Risk can be identified as an event probability and its consequences. To manage these risks processes, methods and tools can be used. Risk management mainly looks upon what could go wrong, and how to stop this from happening i.e. how to deal with the same risks.
In the business cycle, business risks are very common and they can help in the business growth or else can damage the business. Some of the risks can be ordinary while some others cannot be identified and thus appear due to extraordinary courses. To take care of business assets, companies take the necessary steps. The only way of managing business risk is to avoid it. A hospital may avoid taking high risks for the well-being of its patients. Through mitigation also company manages risks. These can be seen with software companies, were to mitigate the risk of a new program not functioning by releasing it in stages.
In certain situations, the risk is taken away from the organization by the business. A cost should be given if any building is damaged or broken, for that property insurance can be issued, thus transferring the risk away from the organization. Another way of managing risk is by accepting the risk. The risks faced by your business can be understood by the proper risk management system which in turn will help in achieving your business goals and objectives. Another risk involved is in entering new markets or at the launch of a new product. Here the risk you may face includes the competitors and the second factor is the redundancy.
Types of risks:
- Strategic risks (based on the competitor)
- Environmental risks (includes natural disasters)
- Health and safety risks
- Changing industry
According to the financial structure of your business and its management, business transactions, financial risk can be determined.
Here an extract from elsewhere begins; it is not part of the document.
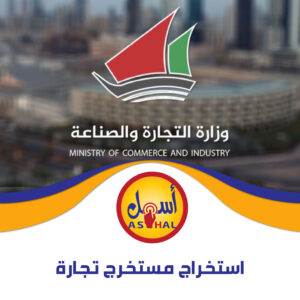 استخراج مستخرج تجارة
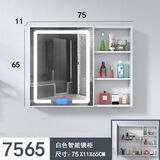 太空铝浴室镜柜组合卫生间挂墙式单独智能化妆镜洗手间 皎月白75cm智能【灯光+除雾】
Here your daily financial operations are observed, i.e. cash flow and if you are very much dependent on a particular customer this could have serious indications on your business practicality as this customer could go out of business. Proper risk evaluation will help you to analyze the risk and take better action to prevent or minimize it. Some tools can be used in evaluating such risks. On a scale of ten, you can mark the rate of a risk occurring. Thus plans can be created according to the extent of risk occurred.
One way of managing risks is through accepting it, reducing it and then eliminating it. Your business quality and returns can be improved through good risk management.